:: EXCERTO DO TEXTO ::
A Igreja que Henrique VIII não fundou
Até à Reforma Protestante havia somente um ministério
cristão. E este ministério era e ainda é algo contínuo
desde o início do Cristianismo, pela interrompida sucessão de
ordenações de Bispos. É o ministério católico
de Bispos, Presbíteros e Diáconos. A corrente de sucessivas delegações
de autoridade ministerial derivou dos Apóstolos, sem nunca ter sido
rompida. É o ministério com o qual os anglicanos estão
familiarizados. Sem dúvida alguma, havia grande corrupção
na Igreja medieval, particularmente na hierarquia da Igreja Romana. Era mais
que urgente uma reforma. Porém, os reformadores fizeram uma quebra que
provocaram nessa sucessão, com a perda da autoridade derivada dos Apóstolos
para representar o Senhor como seus Ministros. Foi isto que os reformadores
fizeram, e as Igrejas surgidas pela acção deles são novas
Igrejas, que datam da Reforma. Por sua vez, a Reforma, enfrentando oposição
e ganhando força, chegou a extremos, destruindo coisas que antes deveria
purificar e preservar.
Henrique VIII não permitiu a interferência papal nas questões
do seu país, ficando contrariado quando o Papa negou declarar nulo o
seu casamento com Catarina de Aragão. Seria um acto comum naqueles tempos,
- já havia diversos precedentes - mas o Papa estava pressionado por
questões políticas de Espanha e Alemanha, e não atendeu
ao pedido. E o rei pôs fim à autoridade, interferência e
jurisdição papal em Inglaterra, chamando-a a si mesmo. Então,
em represália, Henrique foi excomungado (“afastado da comunhão
com a Igreja”) pelo Papa. Mas a Igreja na Inglaterra permaneceu como
sempre fora, ou seja, praticamente com as mesmas Igrejas, os mesmos Bispos
e Sacerdotes, as mesmas Dioceses, os mesmos ofícios e os mesmos fiéis.
:::
:: DADOS FORNECIDOS ::
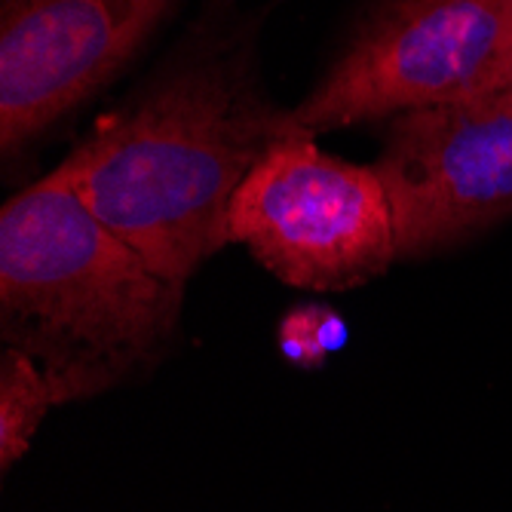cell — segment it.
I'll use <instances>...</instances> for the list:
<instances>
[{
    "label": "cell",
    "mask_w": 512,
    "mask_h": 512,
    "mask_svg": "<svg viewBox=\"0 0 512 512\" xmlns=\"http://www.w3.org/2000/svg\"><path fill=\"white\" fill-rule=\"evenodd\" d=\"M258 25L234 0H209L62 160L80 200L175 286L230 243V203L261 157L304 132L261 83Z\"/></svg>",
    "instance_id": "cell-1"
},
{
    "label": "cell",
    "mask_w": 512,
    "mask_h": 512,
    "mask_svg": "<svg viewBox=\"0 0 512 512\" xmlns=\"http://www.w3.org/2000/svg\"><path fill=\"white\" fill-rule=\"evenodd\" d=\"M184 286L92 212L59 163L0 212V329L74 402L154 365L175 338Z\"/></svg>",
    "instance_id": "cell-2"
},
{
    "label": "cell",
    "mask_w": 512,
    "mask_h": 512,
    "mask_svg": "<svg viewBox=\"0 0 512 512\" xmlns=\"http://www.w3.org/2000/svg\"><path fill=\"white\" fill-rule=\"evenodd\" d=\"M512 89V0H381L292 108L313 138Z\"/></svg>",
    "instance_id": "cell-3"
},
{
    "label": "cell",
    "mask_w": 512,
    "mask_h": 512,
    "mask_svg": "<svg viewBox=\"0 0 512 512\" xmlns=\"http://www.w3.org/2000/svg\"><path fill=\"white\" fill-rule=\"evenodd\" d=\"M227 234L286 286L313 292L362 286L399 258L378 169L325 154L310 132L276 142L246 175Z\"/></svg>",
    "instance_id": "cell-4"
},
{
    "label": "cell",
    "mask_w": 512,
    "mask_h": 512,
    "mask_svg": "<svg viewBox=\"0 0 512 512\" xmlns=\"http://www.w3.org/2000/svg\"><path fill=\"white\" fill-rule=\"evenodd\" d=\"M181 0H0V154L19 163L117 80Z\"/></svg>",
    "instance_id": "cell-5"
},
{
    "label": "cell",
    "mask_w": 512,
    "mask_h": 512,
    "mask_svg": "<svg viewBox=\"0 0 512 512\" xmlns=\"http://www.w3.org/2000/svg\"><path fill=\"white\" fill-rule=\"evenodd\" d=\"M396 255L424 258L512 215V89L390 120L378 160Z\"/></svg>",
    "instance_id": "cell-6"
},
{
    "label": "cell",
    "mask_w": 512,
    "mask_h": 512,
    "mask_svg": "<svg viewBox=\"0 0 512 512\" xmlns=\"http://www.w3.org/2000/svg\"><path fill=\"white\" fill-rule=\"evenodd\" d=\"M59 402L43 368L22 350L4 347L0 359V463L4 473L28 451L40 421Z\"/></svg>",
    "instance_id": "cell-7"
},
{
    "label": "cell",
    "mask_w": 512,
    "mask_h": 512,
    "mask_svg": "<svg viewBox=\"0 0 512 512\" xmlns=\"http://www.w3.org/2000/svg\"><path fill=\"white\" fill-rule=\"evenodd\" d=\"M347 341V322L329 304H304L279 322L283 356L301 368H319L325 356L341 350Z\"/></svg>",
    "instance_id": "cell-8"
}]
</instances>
:::
→ INSTRUÇÃO 1
Segundo o excerto, o que o Papa se negou a declarar nulo a pedido de Henrique VIII?
→ INSTRUÇÃO 2
Liste, por favor, tudo o que o excerto diz ter permanecido igual na Igreja na Inglaterra depois da excomunhão de Henrique.

→ RESPOSTA COMPLETA 1
O casamento de Henrique VIII com Catarina de Aragão.

→ RESPOSTA COMPLETA 2
As Igrejas, os Bispos, os Sacerdotes, as Dioceses, os ofícios e os fiéis.